Spatio-temporal expression profiles in brain. PLXNA2 shows highest expression pattern in all cortical areas, basal ganglia and thalamus from early to late fetal period. Even though expression level slightly goes down perinatally, it remains high throughout postnatal time. SYT14 and RCOR3 are highly expressed in prenatal human brain (cerebral cortex, basal ganglia, thalamus and cerebellum) and it goes slightly down neonatally. TBL1XR1 expression pattern in brain remains mainly high and stabile throughout lifespan. CD55 expression goes up in perinatal time and remains high throughout postnatal time and adulthood. KCNH1 shows high expression in postnatal cerebral cortex and basal ganglia. FC-frontal cerebral wall, OFC-orbital prefrontal cortex, DFC-dorsolateral prefrontal cortex, VFC-ventrolateral prefrontal cortex, MFC-medial prefrontal cortex, M1C-Primary motor cortex, S1C-Primary somatosensory cortex, IPC-Posterior inferior parietal cortex, A1C-Primary auditory cortex, STC-Superior temporal cortex, ITC-Inferior temporal cortex, V1C-Primary visual cortex, HIP-Hippocampus, AMY-Amygdala, STR-Striatum, MD-Mediodorsal nucleus of the thalamus, CBC-Cerebellar cortex. Period 3 (Early fetal development, 10 PCW (post-conceptional weeks) < Age <13 PCW), Period 4 (Early mid-fetal development, 13 PCW < Age <16 PCW), Period 5 (Early mid-fetal development, 16 PCW < Age <19 PCW), Period 6 (Late mid-fetal development, 19 PCW < Age <24 PCW), Period 7 (Late fetal development, 24 PCW < Age <38 PCW), Period 8 (Neonatal and early infancy, birth ≤ Age <6 M (postnatal months), Period 9 (Late infancy, 6 M< Age <12 M), Period 10 (Early childhood, 1 Y (year) < Age <6 Y), Period 11 (Middle and late childhood, 6 Y< Age <12 Y), Period 12 (Adolescence, 12 Y< Age <20 Y), Period 13 (Young adulthood, 20 Y< Age <40 Y), Period 14 (Middle adulthood, 40 Y< Age <60 Y), Period 15 (Late adulthood, 60 Y +)

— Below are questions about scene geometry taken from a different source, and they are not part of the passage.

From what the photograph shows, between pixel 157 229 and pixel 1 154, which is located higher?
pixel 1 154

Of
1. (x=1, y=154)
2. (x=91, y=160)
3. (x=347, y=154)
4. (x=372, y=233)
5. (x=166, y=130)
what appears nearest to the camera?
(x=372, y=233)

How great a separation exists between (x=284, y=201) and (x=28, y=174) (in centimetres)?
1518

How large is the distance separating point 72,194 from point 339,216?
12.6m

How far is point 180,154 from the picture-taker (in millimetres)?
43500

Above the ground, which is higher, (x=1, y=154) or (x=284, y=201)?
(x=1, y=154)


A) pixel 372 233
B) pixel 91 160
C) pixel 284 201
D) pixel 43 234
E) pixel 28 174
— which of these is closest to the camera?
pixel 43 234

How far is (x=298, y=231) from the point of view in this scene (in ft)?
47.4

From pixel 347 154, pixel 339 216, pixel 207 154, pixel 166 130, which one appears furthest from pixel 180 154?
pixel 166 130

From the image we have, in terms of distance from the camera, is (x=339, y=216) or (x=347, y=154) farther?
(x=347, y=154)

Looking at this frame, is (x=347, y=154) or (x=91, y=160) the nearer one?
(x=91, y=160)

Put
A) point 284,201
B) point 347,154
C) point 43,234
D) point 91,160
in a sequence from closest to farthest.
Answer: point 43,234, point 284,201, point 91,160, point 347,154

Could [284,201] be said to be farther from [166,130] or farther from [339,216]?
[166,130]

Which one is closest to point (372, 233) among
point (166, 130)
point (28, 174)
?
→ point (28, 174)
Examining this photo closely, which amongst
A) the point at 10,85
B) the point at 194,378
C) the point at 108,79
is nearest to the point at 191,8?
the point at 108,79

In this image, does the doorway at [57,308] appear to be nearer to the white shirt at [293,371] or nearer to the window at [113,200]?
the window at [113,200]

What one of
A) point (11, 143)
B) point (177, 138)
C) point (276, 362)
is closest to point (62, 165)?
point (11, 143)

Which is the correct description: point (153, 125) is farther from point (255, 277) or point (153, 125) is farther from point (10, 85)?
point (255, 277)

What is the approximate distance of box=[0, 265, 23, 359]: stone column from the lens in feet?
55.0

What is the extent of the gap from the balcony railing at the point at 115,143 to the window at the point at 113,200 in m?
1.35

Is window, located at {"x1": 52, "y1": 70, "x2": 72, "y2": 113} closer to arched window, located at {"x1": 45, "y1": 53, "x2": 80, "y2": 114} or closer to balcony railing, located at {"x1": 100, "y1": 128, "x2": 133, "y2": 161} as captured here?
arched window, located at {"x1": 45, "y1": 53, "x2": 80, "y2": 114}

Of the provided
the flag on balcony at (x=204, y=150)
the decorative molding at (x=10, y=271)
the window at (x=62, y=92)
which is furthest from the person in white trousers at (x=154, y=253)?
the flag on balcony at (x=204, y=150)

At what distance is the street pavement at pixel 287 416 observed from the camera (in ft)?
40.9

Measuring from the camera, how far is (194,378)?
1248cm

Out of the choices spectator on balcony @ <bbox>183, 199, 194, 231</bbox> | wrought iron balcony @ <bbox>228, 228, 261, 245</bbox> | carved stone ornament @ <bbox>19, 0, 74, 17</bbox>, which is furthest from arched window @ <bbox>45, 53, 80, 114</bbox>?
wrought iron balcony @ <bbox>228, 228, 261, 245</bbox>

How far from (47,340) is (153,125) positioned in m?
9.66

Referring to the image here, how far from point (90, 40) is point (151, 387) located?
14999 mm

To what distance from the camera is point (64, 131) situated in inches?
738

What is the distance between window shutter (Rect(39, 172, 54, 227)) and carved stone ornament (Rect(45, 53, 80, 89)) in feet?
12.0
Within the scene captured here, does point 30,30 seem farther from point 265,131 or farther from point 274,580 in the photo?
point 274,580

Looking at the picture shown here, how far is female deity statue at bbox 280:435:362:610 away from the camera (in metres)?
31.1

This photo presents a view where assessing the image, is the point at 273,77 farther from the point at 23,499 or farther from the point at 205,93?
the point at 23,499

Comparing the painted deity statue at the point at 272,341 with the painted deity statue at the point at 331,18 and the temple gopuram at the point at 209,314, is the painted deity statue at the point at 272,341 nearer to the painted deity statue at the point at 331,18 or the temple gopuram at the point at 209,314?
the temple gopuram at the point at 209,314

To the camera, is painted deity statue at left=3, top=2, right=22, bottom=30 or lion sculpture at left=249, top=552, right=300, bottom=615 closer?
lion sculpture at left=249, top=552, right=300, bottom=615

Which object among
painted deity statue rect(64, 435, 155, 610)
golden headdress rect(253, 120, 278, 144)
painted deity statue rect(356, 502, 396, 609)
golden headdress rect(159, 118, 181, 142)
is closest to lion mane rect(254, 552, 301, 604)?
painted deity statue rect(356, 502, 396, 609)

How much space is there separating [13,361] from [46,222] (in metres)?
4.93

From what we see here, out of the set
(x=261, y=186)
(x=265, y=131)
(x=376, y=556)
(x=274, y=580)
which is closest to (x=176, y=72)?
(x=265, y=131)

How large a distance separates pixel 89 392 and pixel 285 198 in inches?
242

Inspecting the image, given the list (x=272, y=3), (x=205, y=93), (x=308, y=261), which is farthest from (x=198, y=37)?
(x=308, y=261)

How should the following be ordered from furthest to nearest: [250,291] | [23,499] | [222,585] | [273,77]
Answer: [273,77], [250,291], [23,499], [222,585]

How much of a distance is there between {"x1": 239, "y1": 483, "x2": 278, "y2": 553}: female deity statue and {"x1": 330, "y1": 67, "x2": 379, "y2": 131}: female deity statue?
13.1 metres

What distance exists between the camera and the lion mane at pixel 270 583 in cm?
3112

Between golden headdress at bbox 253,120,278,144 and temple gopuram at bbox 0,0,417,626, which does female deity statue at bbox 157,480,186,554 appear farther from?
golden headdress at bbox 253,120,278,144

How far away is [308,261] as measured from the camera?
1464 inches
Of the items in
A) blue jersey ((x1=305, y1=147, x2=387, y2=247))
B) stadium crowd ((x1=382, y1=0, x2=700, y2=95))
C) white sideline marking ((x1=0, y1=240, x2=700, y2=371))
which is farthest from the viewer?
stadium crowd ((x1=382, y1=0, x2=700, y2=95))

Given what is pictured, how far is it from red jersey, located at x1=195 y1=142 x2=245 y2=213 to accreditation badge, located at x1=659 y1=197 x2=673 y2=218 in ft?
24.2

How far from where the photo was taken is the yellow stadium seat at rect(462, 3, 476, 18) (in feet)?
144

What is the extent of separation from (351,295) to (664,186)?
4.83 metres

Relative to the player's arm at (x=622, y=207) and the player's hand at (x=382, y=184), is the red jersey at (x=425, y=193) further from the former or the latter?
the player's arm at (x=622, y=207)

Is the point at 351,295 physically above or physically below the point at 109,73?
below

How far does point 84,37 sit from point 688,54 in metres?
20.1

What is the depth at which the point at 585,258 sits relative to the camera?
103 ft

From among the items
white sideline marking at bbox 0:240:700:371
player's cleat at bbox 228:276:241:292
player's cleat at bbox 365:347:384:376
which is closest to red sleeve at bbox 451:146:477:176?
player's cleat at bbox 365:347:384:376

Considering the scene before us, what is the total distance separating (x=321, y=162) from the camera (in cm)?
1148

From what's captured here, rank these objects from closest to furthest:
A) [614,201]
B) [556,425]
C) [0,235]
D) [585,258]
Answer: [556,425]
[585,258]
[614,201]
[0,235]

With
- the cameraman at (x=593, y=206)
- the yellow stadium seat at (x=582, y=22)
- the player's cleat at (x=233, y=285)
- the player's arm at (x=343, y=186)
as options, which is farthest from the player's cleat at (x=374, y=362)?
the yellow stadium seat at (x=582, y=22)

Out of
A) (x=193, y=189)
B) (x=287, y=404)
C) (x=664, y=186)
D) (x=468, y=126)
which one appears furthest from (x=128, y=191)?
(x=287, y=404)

Table 1 Genes important for clinical phenotype of the patient from OMIM database

Visual evaluation of brain MRI exam at the age of 21 showed pineal cyst, 8 × 5 × 8 mm in size, without compressive effect on surrounding structures. Cavum septi pellucidi and cavum verge were present in medial line. There was reduced pneumatisation of mastoid cells on both sides. The rest of the findings were described as normal. Volumetric analysis revealed overall reduced volume of gray matter (−2.91 STDEV) and cortical gyrification (gray: −7.27 STDEV; white: −4.79 STDEV; mid: −8.80 STDEV) (Table 2). Remaining findings of brain volumetric analysis are described in Additional file 3.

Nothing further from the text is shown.